Stitchii
Stitchii is a language by user:GluonVelvet whose design principle is to be made out of as many different parts as possible. Make every language component in different languages and combine them together to make a language that either disregards or takes advantage of the features of all of them. Stitchii's mascot has not been drawn, but is a freakish chimera with a trash picker in a black and white prison jumpsuit with a ball and chain around their ankle. Their name is Clover and she is serving community service for her crimes against language design.
Components
- Tokenizer written in Python
- Lexer and parser written in Raku
- Interpreter written in Java
- Expressions written in OCaml
- Type checker written in Elixir
- Language utilities written in Factor
- makefile for makefile shenanigans
- D for language implementation and glue language
These are subject to change and make the language terribly hard to implement.
The language syntax is mostly normal since the idea is to make the backend the bad part. This may change though.
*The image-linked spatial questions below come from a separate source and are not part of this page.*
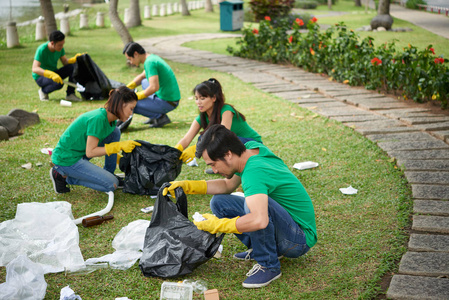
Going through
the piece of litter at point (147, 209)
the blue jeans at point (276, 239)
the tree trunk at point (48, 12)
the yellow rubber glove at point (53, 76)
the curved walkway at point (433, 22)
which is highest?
the tree trunk at point (48, 12)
Pseudocode and examples (wip)
```This is the pseudocode for Stitchii, which is subject to change As you may have figured out, we are in a comment As long as there isn’t a closing three ` it will continue to be a comment The Stitchii mascot, Clover, likes to call these popcorns, but you can ignore her and call them whatever you want```
Stitchii is statically typed...
int value = 8 string clover = “eternally imprisoned” bool ean = True float jellyfish = 0.5 const pi = 3.14
However supports a type for dynamic typing, the chimeric type
chmra dynamic = “hello” dynamic = 12
lists/arrays must only contain one type of value and can not contain other lists
int list = [] list.append("Clover") ```This will throw an error```
Showing values
paste(value * jellyfish) ```will display the result of the two variables multiplying as a float``` paste(value * value) ```will display the result of value multiplying itself, also as a float, since the * and / operators always evaluate things as floats``` pasteln(“hello world”) ```displays hello world on a new line```
Stitchii supports anonymous functions...
fn(dynamic, jellyfish){ dynamic = dynamic + jellyfish ```normally you can use +=, but dynamic is a chimeric type variable and needs the extra specification because it makes it easier for me to implement that way``` return dynamic ```returns 12.5 and ends the function but...``` } paste(dynamic) ```this will display 12 because all functions force immutability```
Oh and you can also make non anonymous functions
fn ListManipulator(list){ list.append(9) list.append(10) list.combine() ```Will combine all the values in the list. If it is a list of strings, it will concatenate all of them``` return list ```returns 19 in a list but in my heart it will be 21``` } paste(list) ```just like before, immutability causes this to return an empty list```
If you want mutability, make a class!
```All classes are public by default unless you use the private keyword``` class AllVars(self, value, clover, ean, jellyfish, pi, dynamic, list){ self.intVar = value self.stringVar = clover self.boolVar = ean self.floatVar = jellyfish self.pi = pi self.chimericVar = dynamic self.list = list def mingle(self){ chmra mingled = self.intVar + self.floatVar + self.pi + self.chimericVar if(boolVar){ mingled = “” + self.stringVar + mingled return mingled } return self.list ```acts as an else since the thing ends when you return``` } }
That's all for the pseudocode, thanks for reading.